» **GIVEN EXERCISE**
All records are to be retyped faithfully and completely.

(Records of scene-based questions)
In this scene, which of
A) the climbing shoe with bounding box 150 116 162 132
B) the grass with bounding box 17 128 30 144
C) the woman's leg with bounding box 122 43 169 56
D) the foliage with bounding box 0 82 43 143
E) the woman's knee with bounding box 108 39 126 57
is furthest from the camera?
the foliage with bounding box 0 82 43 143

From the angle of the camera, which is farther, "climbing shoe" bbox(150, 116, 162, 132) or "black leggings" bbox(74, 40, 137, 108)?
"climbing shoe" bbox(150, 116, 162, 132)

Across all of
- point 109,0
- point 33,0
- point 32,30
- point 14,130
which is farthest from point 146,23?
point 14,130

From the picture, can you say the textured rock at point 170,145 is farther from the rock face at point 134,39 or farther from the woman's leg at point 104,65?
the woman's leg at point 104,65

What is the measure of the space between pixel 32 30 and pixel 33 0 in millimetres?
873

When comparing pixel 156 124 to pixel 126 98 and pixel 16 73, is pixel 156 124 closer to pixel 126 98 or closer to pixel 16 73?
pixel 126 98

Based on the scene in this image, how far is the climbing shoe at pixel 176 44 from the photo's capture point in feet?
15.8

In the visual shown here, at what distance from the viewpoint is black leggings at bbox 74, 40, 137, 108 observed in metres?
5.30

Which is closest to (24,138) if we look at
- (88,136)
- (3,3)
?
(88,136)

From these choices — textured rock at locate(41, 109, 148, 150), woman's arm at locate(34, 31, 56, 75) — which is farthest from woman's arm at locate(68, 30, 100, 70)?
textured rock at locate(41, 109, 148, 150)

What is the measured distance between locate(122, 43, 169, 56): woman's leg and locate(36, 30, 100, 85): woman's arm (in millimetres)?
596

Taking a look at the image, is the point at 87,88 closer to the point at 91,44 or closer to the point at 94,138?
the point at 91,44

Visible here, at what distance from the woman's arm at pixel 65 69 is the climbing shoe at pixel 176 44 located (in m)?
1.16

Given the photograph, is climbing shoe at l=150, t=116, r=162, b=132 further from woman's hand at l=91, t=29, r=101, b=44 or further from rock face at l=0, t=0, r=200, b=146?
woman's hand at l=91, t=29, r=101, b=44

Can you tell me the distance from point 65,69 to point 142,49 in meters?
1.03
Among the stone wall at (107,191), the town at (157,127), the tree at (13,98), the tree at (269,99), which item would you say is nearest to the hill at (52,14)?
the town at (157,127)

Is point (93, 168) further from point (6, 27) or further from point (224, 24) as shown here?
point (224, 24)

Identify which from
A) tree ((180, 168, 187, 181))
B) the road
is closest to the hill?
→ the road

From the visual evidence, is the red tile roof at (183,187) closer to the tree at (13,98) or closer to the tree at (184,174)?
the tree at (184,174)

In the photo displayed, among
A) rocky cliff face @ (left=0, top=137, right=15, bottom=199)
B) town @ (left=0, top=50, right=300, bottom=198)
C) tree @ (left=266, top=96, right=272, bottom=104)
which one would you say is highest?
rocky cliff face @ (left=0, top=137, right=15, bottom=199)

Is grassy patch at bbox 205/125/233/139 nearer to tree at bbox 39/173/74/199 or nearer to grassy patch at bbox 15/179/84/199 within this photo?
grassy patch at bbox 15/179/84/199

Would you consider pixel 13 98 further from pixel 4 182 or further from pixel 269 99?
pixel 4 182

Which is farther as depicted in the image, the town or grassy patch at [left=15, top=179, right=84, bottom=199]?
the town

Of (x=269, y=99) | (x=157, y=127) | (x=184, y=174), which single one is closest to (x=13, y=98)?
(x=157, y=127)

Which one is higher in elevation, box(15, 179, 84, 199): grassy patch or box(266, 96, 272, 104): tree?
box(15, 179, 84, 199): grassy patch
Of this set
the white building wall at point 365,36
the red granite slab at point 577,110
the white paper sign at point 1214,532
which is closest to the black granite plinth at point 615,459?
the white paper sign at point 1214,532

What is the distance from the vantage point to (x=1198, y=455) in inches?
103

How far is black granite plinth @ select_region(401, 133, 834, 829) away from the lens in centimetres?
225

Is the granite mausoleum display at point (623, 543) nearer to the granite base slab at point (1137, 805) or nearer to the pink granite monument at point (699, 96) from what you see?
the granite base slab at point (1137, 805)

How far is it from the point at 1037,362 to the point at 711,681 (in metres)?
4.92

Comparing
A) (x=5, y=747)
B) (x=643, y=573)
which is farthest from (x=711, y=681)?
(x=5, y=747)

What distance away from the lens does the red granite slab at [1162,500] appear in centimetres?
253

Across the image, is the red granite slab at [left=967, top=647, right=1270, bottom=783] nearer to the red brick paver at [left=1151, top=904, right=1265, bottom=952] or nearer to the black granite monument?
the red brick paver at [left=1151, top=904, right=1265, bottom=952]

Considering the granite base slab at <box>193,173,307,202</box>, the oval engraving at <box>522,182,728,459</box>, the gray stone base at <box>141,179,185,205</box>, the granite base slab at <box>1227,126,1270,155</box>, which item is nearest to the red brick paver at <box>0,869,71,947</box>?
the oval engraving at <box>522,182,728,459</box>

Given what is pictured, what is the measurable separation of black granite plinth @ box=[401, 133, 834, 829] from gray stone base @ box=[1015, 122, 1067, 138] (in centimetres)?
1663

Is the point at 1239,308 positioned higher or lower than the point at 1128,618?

» **ANSWER FOR THE TASK**
In this scene, which of
A) the climbing shoe with bounding box 150 116 162 132
B) the grass with bounding box 17 128 30 144
C) the woman's leg with bounding box 122 43 169 56
D) the foliage with bounding box 0 82 43 143
E) the woman's knee with bounding box 108 39 126 57
is furthest from the camera?
the foliage with bounding box 0 82 43 143

From the angle of the camera, which is farther, "climbing shoe" bbox(150, 116, 162, 132) or "black leggings" bbox(74, 40, 137, 108)?
"climbing shoe" bbox(150, 116, 162, 132)

Across all of
- point 109,0
- point 33,0
- point 32,30
- point 14,130
which is farthest from point 146,23?
point 14,130

From the picture, can you say the textured rock at point 170,145 is farther from the rock face at point 134,39 or farther from the woman's leg at point 104,65?
the woman's leg at point 104,65

What is the measure of the space between pixel 32 30 and pixel 33 0 in millimetres?
873

When comparing pixel 156 124 to pixel 126 98 and pixel 16 73, is pixel 156 124 closer to pixel 126 98 or closer to pixel 16 73?
pixel 126 98

Based on the scene in this image, how far is the climbing shoe at pixel 176 44 from the photo's capture point in feet?
15.8

In the visual shown here, at what distance from the viewpoint is black leggings at bbox 74, 40, 137, 108 observed in metres?
5.30

Which is closest to (24,138) if we look at
- (88,136)
- (3,3)
?
(88,136)

From these choices — textured rock at locate(41, 109, 148, 150), woman's arm at locate(34, 31, 56, 75) — which is farthest from woman's arm at locate(68, 30, 100, 70)?
textured rock at locate(41, 109, 148, 150)

What is the measured distance between locate(122, 43, 169, 56): woman's leg and locate(36, 30, 100, 85): woman's arm (in millimetres)?
596

Taking a look at the image, is the point at 87,88 closer to the point at 91,44 or closer to the point at 94,138?
the point at 91,44

Visible here, at what distance from the woman's arm at pixel 65 69 is the climbing shoe at pixel 176 44 located (in m)?
1.16

Given the photograph, is climbing shoe at l=150, t=116, r=162, b=132 further from woman's hand at l=91, t=29, r=101, b=44 or further from rock face at l=0, t=0, r=200, b=146?
woman's hand at l=91, t=29, r=101, b=44

Can you tell me the distance from point 65,69 to point 142,49 in meters?
1.03
Among the stone wall at (107,191), the town at (157,127), the tree at (13,98), the tree at (269,99), which item would you say is nearest to the hill at (52,14)?
the town at (157,127)

Is point (93, 168) further from point (6, 27) or further from point (224, 24) as shown here?
point (224, 24)

Identify which from
A) tree ((180, 168, 187, 181))
B) the road
is closest to the hill?
→ the road

From the visual evidence, is the red tile roof at (183,187) closer to the tree at (13,98) or closer to the tree at (184,174)?
the tree at (184,174)

In the photo displayed, among
A) rocky cliff face @ (left=0, top=137, right=15, bottom=199)
B) town @ (left=0, top=50, right=300, bottom=198)
C) tree @ (left=266, top=96, right=272, bottom=104)
which one would you say is highest?
rocky cliff face @ (left=0, top=137, right=15, bottom=199)

Is grassy patch at bbox 205/125/233/139 nearer to tree at bbox 39/173/74/199 or nearer to grassy patch at bbox 15/179/84/199 within this photo?
grassy patch at bbox 15/179/84/199

Would you consider pixel 13 98 further from pixel 4 182 or further from pixel 269 99?
pixel 4 182

Which is farther as depicted in the image, the town or grassy patch at [left=15, top=179, right=84, bottom=199]?
the town

Of (x=269, y=99) | (x=157, y=127) | (x=184, y=174), which single one is closest to (x=13, y=98)?
(x=157, y=127)

Which one is higher in elevation, box(15, 179, 84, 199): grassy patch or box(266, 96, 272, 104): tree?
box(15, 179, 84, 199): grassy patch
Of this set
the white building wall at point 365,36
the red granite slab at point 577,110
the white paper sign at point 1214,532
which is closest to the black granite plinth at point 615,459?
the white paper sign at point 1214,532

What is the distance from the vantage point to (x=1198, y=455) in inches?
103

How far is black granite plinth @ select_region(401, 133, 834, 829) away from the lens in centimetres?
225

Is the granite mausoleum display at point (623, 543) nearer to the granite base slab at point (1137, 805) or nearer to the pink granite monument at point (699, 96) from what you see?
the granite base slab at point (1137, 805)

How far is it from the point at 1037,362 to the point at 711,681 (in metres)?
4.92

Comparing
A) (x=5, y=747)
B) (x=643, y=573)
which is farthest from (x=711, y=681)?
(x=5, y=747)

What distance away from the lens does the red granite slab at [1162,500] appear in centimetres?
253

Across the image, is the red granite slab at [left=967, top=647, right=1270, bottom=783] nearer to the red brick paver at [left=1151, top=904, right=1265, bottom=952] or nearer to the black granite monument?
the red brick paver at [left=1151, top=904, right=1265, bottom=952]

Considering the granite base slab at <box>193,173,307,202</box>, the oval engraving at <box>522,182,728,459</box>, the gray stone base at <box>141,179,185,205</box>, the granite base slab at <box>1227,126,1270,155</box>, which item is nearest to the red brick paver at <box>0,869,71,947</box>?
the oval engraving at <box>522,182,728,459</box>

Given what is pictured, what is the measurable separation of black granite plinth @ box=[401, 133, 834, 829] from gray stone base @ box=[1015, 122, 1067, 138] (in centimetres)?
1663

Is the point at 1239,308 positioned higher or lower than the point at 1128,618?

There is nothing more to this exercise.